▸ **Your task**:
Below are the records. How many of their lines contain "name"? Give only the number.

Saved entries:

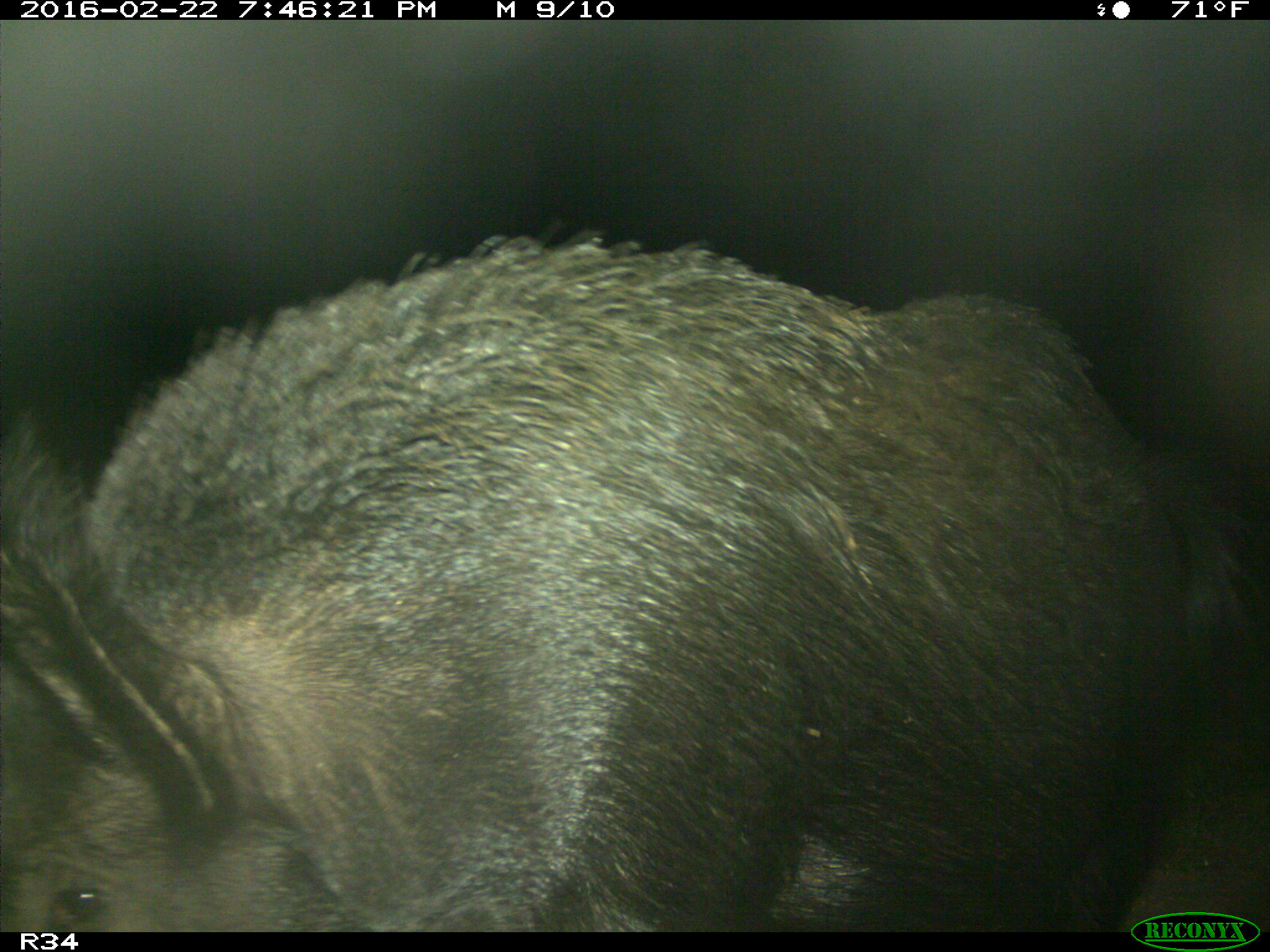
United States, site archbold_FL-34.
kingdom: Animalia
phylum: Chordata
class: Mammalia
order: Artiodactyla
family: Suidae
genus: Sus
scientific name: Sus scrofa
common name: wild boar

...

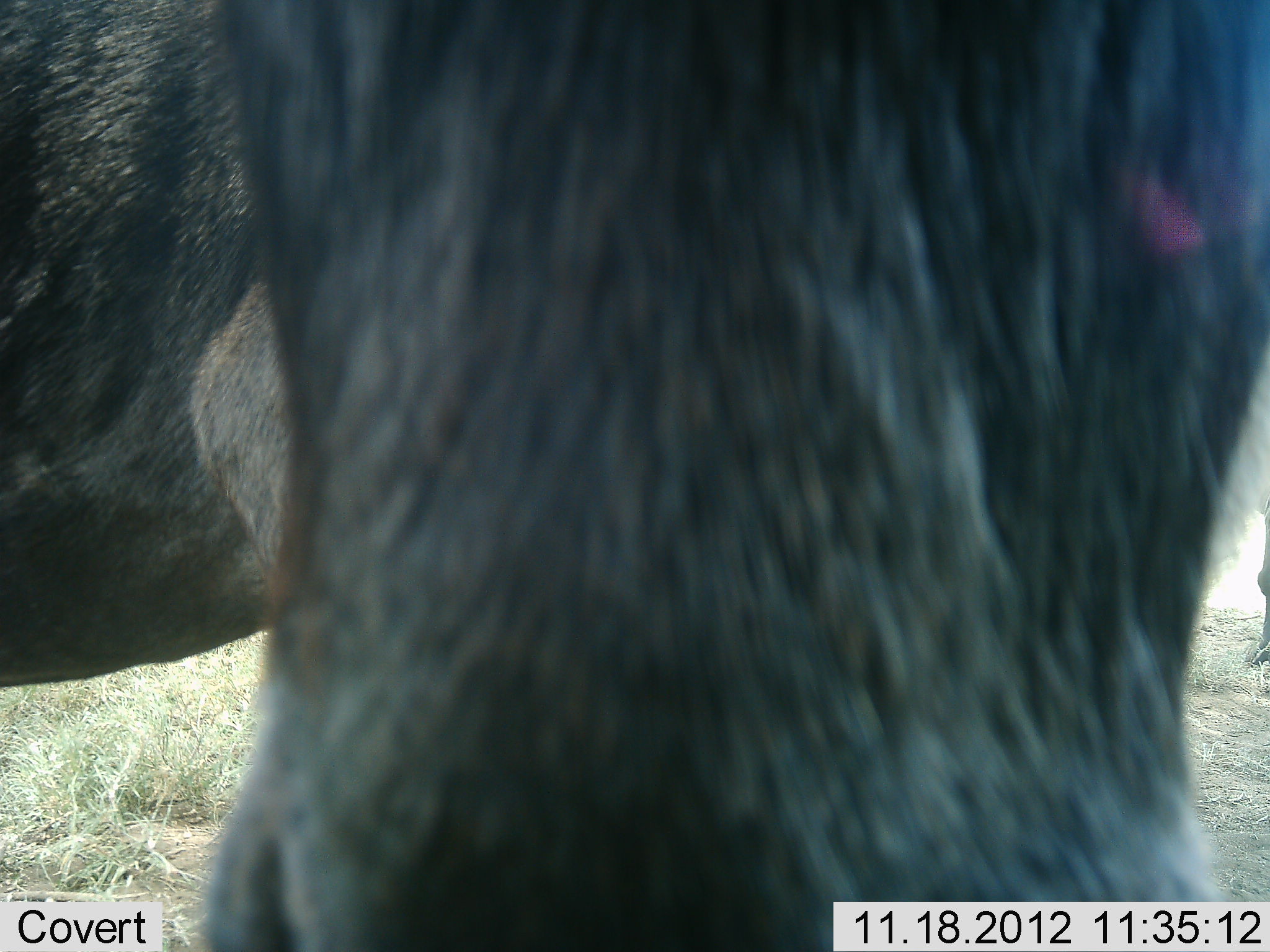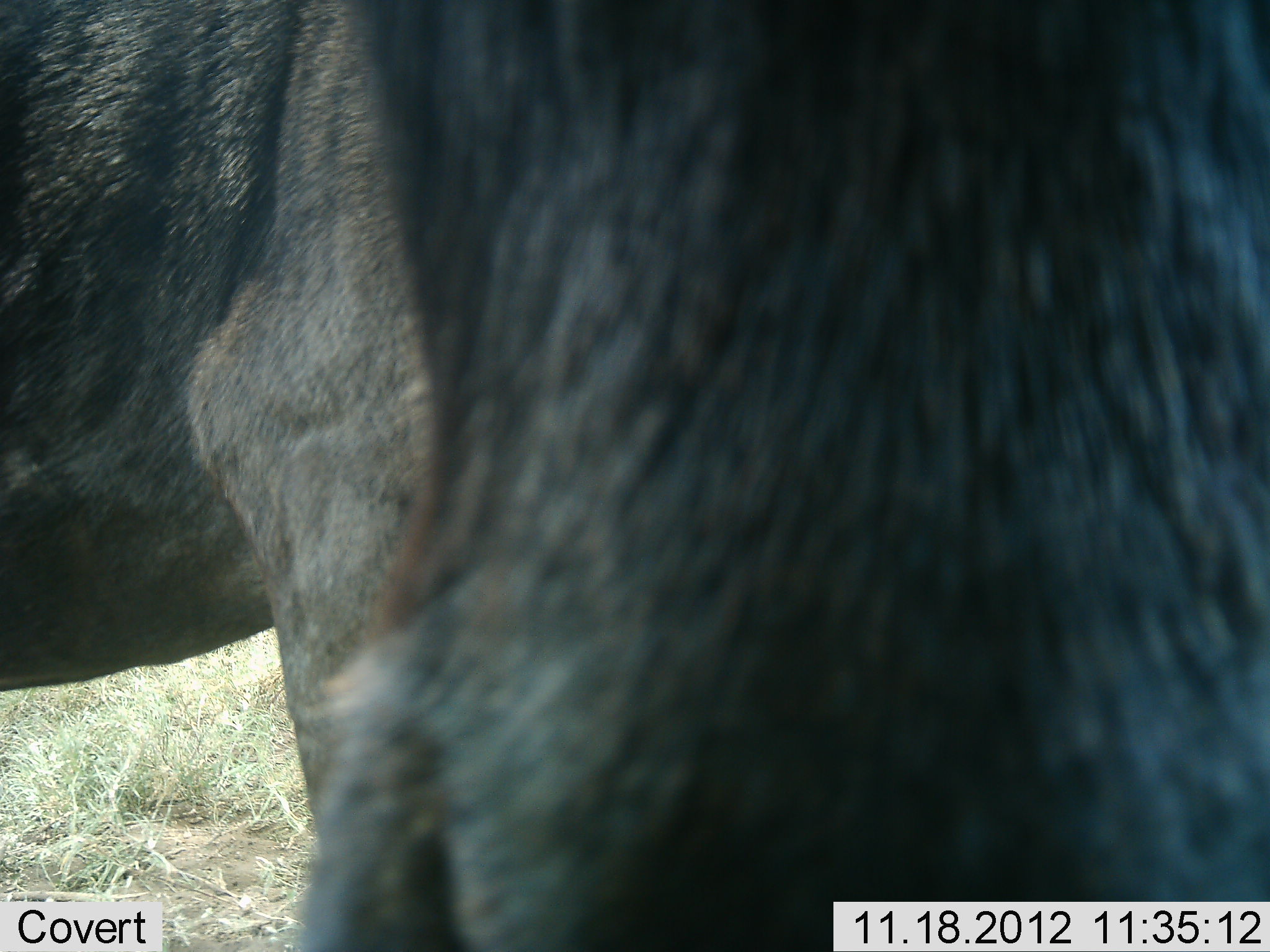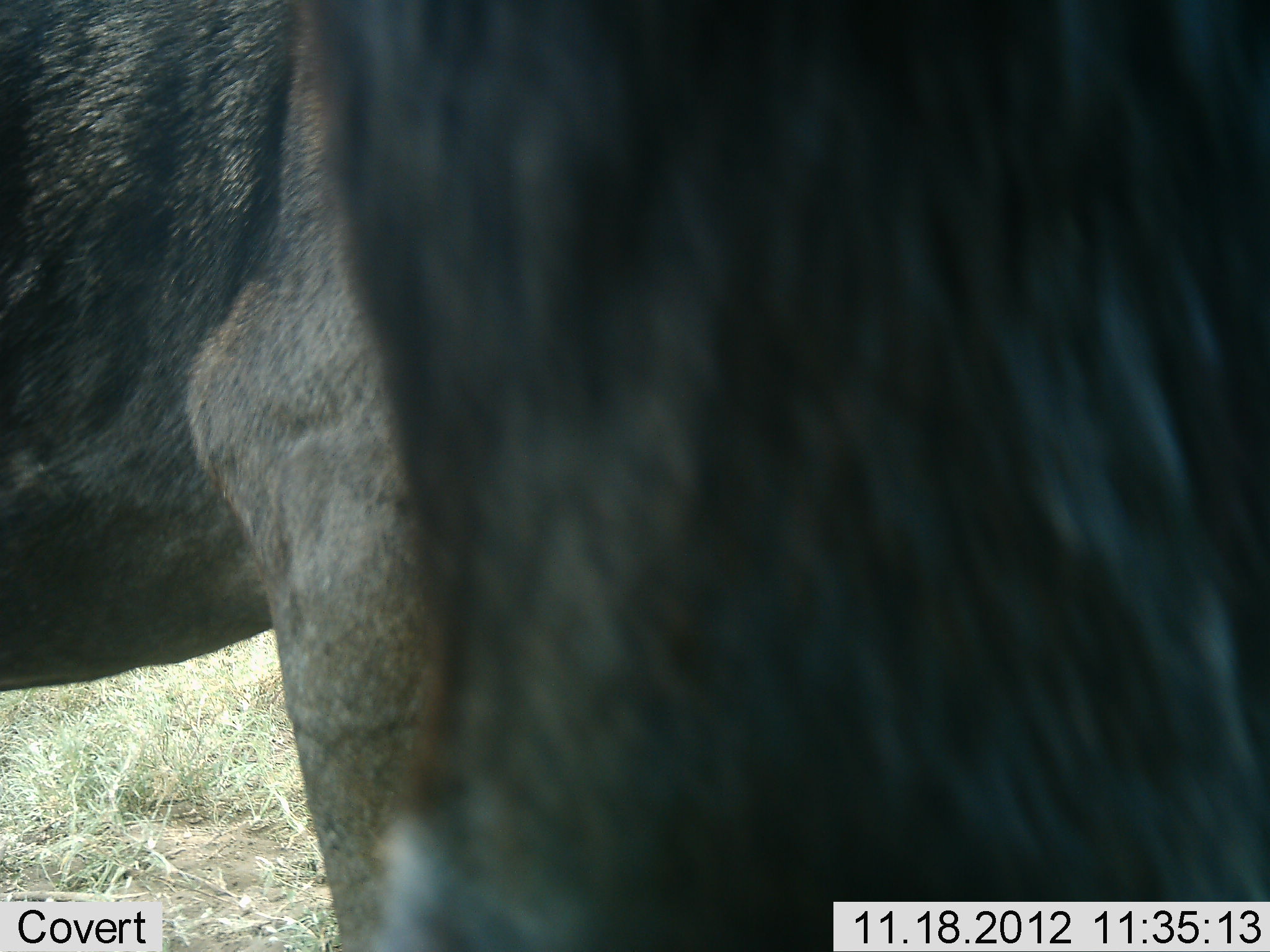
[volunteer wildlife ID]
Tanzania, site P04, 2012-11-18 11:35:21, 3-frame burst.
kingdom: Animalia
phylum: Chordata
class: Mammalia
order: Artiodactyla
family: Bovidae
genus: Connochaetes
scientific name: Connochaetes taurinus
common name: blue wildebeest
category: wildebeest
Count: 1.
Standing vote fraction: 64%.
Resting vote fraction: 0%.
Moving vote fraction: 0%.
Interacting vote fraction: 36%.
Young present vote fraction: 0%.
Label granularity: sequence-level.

▸ **Task output**:
4